Dans un jugement rendu le 05 juin 2025, le conseil de prud’hommes de POINTE A PITRE a retenu que la société [V] avait transmis le certificat médical d’accident de travail à la CGSS immédiatement après l’avoir reçu et qu’aucune preuve n’était rapportée d’un manquement fautif de l’employeur dans la gestion postérieure de l’accident ou d’un refus de prendre des mesures d’aménagement ou de prévention adaptés de sorte que l’obligation de sécurité ne pouvait être considérée comme violée.
Les éléments versés aux débats par [F] [Y] laissent en tout état de cause subsister de réelles contradictions quant à la description de l’accident allégué, que ce soit en ce qui concerne les circonstances précises de sa survenue comme ses suites immédiates (pas de témoins des crises de larmes alléguées ni de son incapacité à rentrer chez elle par ses propres moyens).
Par ailleurs, la pluralité de certificats médicaux initiaux – datant pour le plus récent du 29 décembre 2021 – ne permettent pas de vérifier l’existence d’un événement traumatisant survenu le 17 décembre 2021.
En conséquence, si [F] [Y] justifie d’un syndrome post-traumatique, il n’est pas démontré pour autant que les lésions constatées sont rattachables à un événement particulier survenu le 17 décembre 2021 au temps et au lieu du travail.
Il ne peut donc être considéré que [F] [Y] rapporte la preuve d’un accident du travail.

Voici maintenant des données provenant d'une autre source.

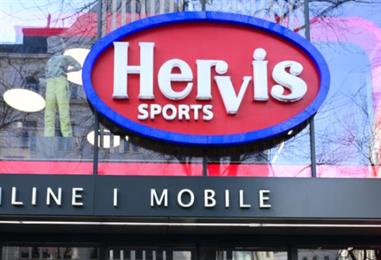 Bild: Sporthändler Hervis schließt ein Fünftel der Filialen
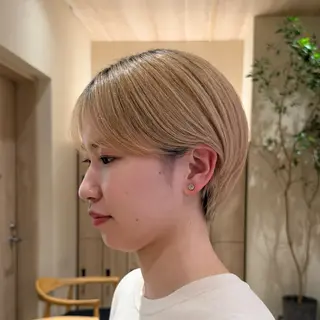 ショート TRICCA SHIBUYA所属・ショート･ボブ / ミク💞のヘアスタイル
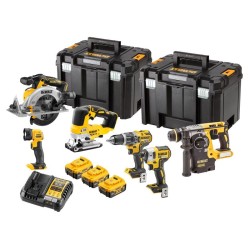 Dewalt DCK690P3T Σετ 6 Εργαλειων 18V Xr Brushless Combo Kit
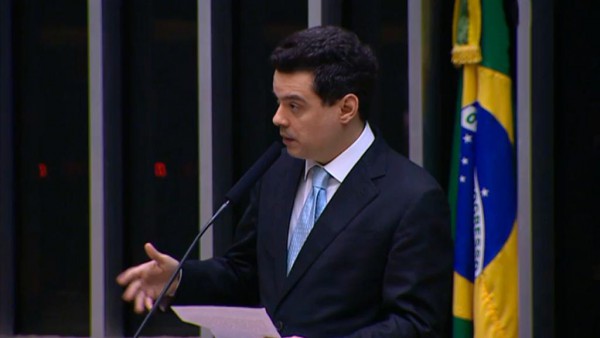 Walter Alves no plenário 2020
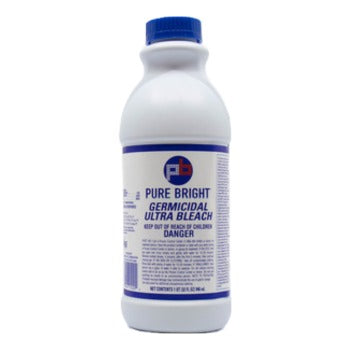 Wholesale KK 6% Strength Germicidal Bleach 32oz- Bulk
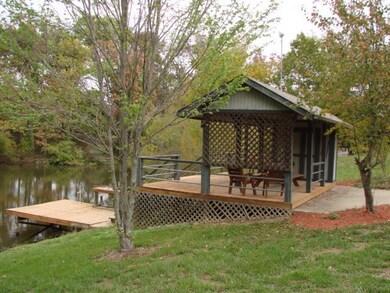 pavillion and dock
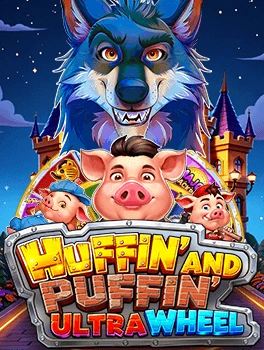 Huffin’ And Puffin’ Ultra Wheel - CAMPSLOT138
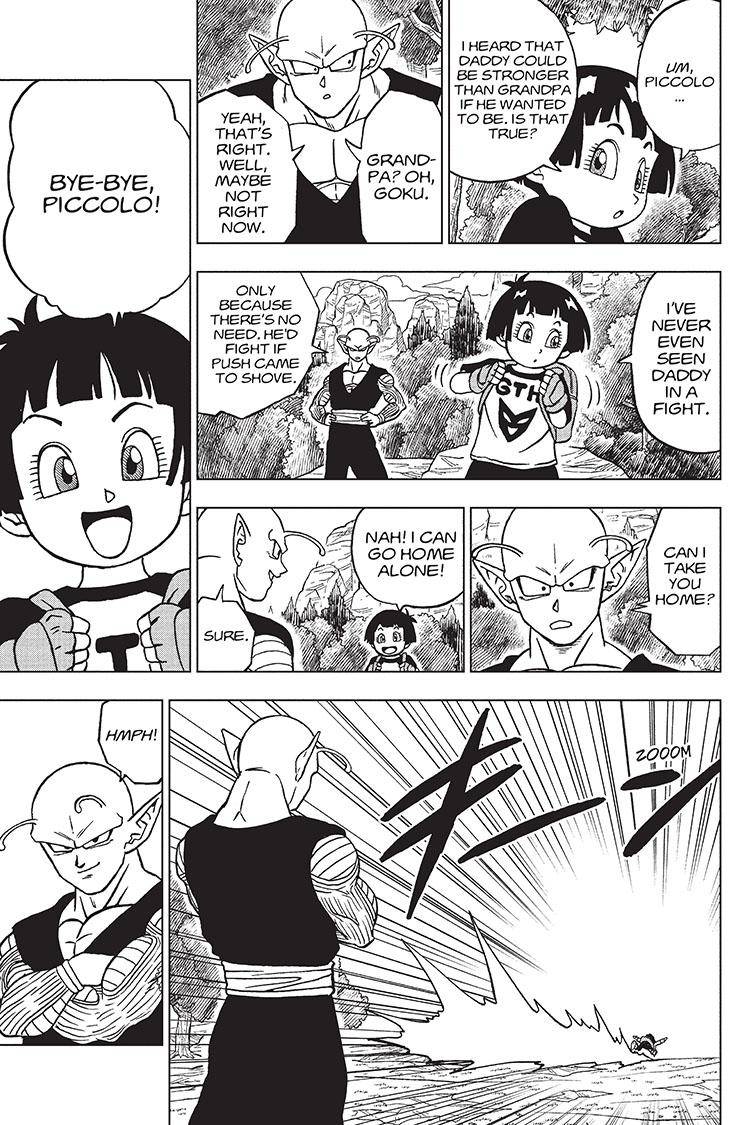Read Dragon Ball Super Manga Online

Elle sera par conséquent déboutée de l’intégralité de ses demandes.
Sur les demandes accessoires
En application des dispositions de l’article 696 du code de procédure civile, [F] [Y] sera condamnée aux entiers dépens.
En l’espèce, ni l’équité ni la situation respective des parties ne justifiant l’application des dispositions de l’article 700 du code de procédure civile, les demandes formées de ce chef seront rejetées.
L’exécution provisoire sera ordonnée.
PAR CES MOTIFS
Le tribunal, statuant publiquement par jugement contradictoire et en premier ressort mis à disposition au greffe,
DEBOUTE [F] [Y] de l’intégralité de ses demandes,
DEBOUTE la société [V] de sa demande fondée sur les dispositions de l’article 700 du code de procédure civile,
CONDAMNE [F] [Y] aux entiers dépens,
ORDONNE l’exécution provisoire.
Ainsi jugé et prononcé par mise à disposition au greffe du tribunal le 29 janvier 2026, et signé par le greffier et la présidente.